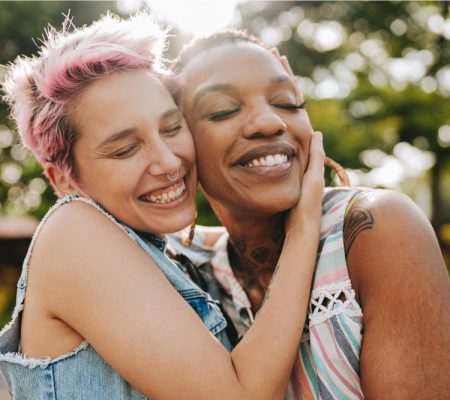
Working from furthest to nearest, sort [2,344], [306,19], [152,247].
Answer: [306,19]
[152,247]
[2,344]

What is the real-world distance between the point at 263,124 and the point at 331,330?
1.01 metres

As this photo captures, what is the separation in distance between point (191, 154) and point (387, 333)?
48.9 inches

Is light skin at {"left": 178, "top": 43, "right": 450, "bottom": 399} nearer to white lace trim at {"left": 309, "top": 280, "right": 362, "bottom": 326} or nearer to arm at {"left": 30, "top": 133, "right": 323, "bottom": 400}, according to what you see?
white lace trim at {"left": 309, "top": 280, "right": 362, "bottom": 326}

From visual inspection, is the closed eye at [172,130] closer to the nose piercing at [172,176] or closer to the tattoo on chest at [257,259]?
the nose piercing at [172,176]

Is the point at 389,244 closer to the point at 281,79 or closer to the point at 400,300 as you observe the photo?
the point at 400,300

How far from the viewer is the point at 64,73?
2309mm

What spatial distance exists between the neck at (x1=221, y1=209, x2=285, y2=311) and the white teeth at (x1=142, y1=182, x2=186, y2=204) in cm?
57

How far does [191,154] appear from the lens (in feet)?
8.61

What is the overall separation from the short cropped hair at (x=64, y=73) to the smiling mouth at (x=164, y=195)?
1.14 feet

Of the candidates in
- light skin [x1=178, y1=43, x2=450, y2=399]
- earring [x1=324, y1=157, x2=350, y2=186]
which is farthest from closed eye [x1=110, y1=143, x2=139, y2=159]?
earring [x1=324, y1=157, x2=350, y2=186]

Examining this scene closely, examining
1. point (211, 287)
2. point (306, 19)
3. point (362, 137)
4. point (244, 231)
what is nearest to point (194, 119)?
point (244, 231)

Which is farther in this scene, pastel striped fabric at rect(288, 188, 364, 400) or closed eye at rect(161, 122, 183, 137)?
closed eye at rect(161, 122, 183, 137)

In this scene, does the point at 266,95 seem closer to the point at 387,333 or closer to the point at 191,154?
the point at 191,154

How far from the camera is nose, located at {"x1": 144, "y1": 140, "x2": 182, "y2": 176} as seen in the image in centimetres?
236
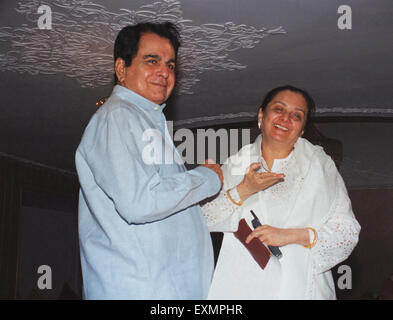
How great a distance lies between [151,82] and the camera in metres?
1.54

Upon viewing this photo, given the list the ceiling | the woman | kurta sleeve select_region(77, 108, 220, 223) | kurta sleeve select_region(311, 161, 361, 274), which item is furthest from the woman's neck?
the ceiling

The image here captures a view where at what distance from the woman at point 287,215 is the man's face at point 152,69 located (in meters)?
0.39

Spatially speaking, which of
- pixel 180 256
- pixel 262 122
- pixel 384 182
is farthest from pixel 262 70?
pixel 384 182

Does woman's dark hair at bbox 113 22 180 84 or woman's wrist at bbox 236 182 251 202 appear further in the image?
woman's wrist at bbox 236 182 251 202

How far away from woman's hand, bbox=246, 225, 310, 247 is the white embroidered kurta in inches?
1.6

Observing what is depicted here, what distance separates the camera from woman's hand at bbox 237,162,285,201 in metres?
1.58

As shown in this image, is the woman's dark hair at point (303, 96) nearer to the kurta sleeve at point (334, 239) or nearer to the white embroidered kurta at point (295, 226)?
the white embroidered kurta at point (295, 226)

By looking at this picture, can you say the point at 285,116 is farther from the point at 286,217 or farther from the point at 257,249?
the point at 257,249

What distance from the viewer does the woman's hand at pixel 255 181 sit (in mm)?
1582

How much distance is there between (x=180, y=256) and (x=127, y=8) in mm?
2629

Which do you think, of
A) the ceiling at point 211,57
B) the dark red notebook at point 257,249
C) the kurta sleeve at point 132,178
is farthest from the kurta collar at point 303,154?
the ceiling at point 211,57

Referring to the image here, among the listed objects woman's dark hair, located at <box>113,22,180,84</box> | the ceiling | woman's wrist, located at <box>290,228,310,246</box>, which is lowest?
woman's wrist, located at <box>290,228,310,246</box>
------
Rewrite all of the lines above, replacing "closer to" with "nearer to" and leaving everything else unchanged. Leave out the pictures.

→ **Exercise answer**
Working from furthest to nearest, sort [2,344], [306,19], [152,247].
Answer: [306,19]
[152,247]
[2,344]

What is the real-world distance between the point at 263,124 and the point at 331,330?
1.01 metres

As this photo captures, what is the separation in distance between point (191, 154) and point (387, 333)?
48.9 inches

Is light skin at {"left": 178, "top": 43, "right": 450, "bottom": 399} nearer to white lace trim at {"left": 309, "top": 280, "right": 362, "bottom": 326} or nearer to arm at {"left": 30, "top": 133, "right": 323, "bottom": 400}, according to what you see?
white lace trim at {"left": 309, "top": 280, "right": 362, "bottom": 326}

From visual inspection, is the closed eye at [172,130] nearer to the nose piercing at [172,176] or nearer to the tattoo on chest at [257,259]?
the nose piercing at [172,176]

Is the point at 389,244 nearer to the point at 281,79 or nearer to the point at 400,300 as you observe the photo?
the point at 400,300

How far from the viewer is the point at 64,73?
2309mm

What spatial distance exists between the neck at (x1=221, y1=209, x2=285, y2=311) and the white teeth at (x1=142, y1=182, x2=186, y2=204) in cm?
57

How far does [191,154] appear from the lens (in feet)?
8.61

What is the overall separation from the short cropped hair at (x=64, y=73) to the smiling mouth at (x=164, y=195)?
1.14 feet

Of the candidates in
- light skin [x1=178, y1=43, x2=450, y2=399]
- earring [x1=324, y1=157, x2=350, y2=186]
which is farthest from closed eye [x1=110, y1=143, x2=139, y2=159]?
earring [x1=324, y1=157, x2=350, y2=186]

Examining this scene closely, examining
1. point (211, 287)
2. point (306, 19)
3. point (362, 137)
4. point (244, 231)
what is nearest to point (194, 119)?
point (244, 231)

Which is farther in this scene, pastel striped fabric at rect(288, 188, 364, 400) or closed eye at rect(161, 122, 183, 137)?
closed eye at rect(161, 122, 183, 137)

In this scene, does the point at 266,95 seem nearer to the point at 387,333 or nearer to the point at 191,154?
the point at 191,154

How far from the camera is nose, located at {"x1": 144, "y1": 140, "x2": 182, "y2": 176} as seen in the image in centimetres?
236
How great a distance lies between [151,82] and the camera in metres?
1.54

Upon viewing this photo, given the list the ceiling | the woman | kurta sleeve select_region(77, 108, 220, 223) | kurta sleeve select_region(311, 161, 361, 274), which item is furthest from the woman's neck?
the ceiling

The image here captures a view where at what distance from the woman at point 287,215 is the man's face at point 152,69 located (in meters)?
0.39

Spatially speaking, which of
- pixel 180 256
- pixel 262 122
- pixel 384 182
is farthest from pixel 262 70?
pixel 384 182

Does woman's dark hair at bbox 113 22 180 84 or woman's wrist at bbox 236 182 251 202 appear further in the image?
woman's wrist at bbox 236 182 251 202

How far away from woman's hand, bbox=246, 225, 310, 247 is the white embroidered kurta in inches?
1.6

Observing what is depicted here, what distance separates the camera from woman's hand at bbox 237,162,285,201 in metres?
1.58

As shown in this image, is the woman's dark hair at point (303, 96) nearer to the kurta sleeve at point (334, 239) or nearer to the white embroidered kurta at point (295, 226)?
the white embroidered kurta at point (295, 226)

By looking at this picture, can you say the point at 285,116 is farther from the point at 286,217 or farther from the point at 257,249?
the point at 257,249

What distance from the viewer does the woman's hand at pixel 255 181 sit (in mm)?
1582

How much distance is there between (x=180, y=256) and (x=127, y=8) in mm?
2629

Which do you think, of
A) the ceiling at point 211,57
B) the dark red notebook at point 257,249
C) the kurta sleeve at point 132,178
is farthest from the kurta collar at point 303,154?
the ceiling at point 211,57

Referring to the image here, among the listed objects woman's dark hair, located at <box>113,22,180,84</box> | the ceiling | woman's wrist, located at <box>290,228,310,246</box>, which is lowest?
woman's wrist, located at <box>290,228,310,246</box>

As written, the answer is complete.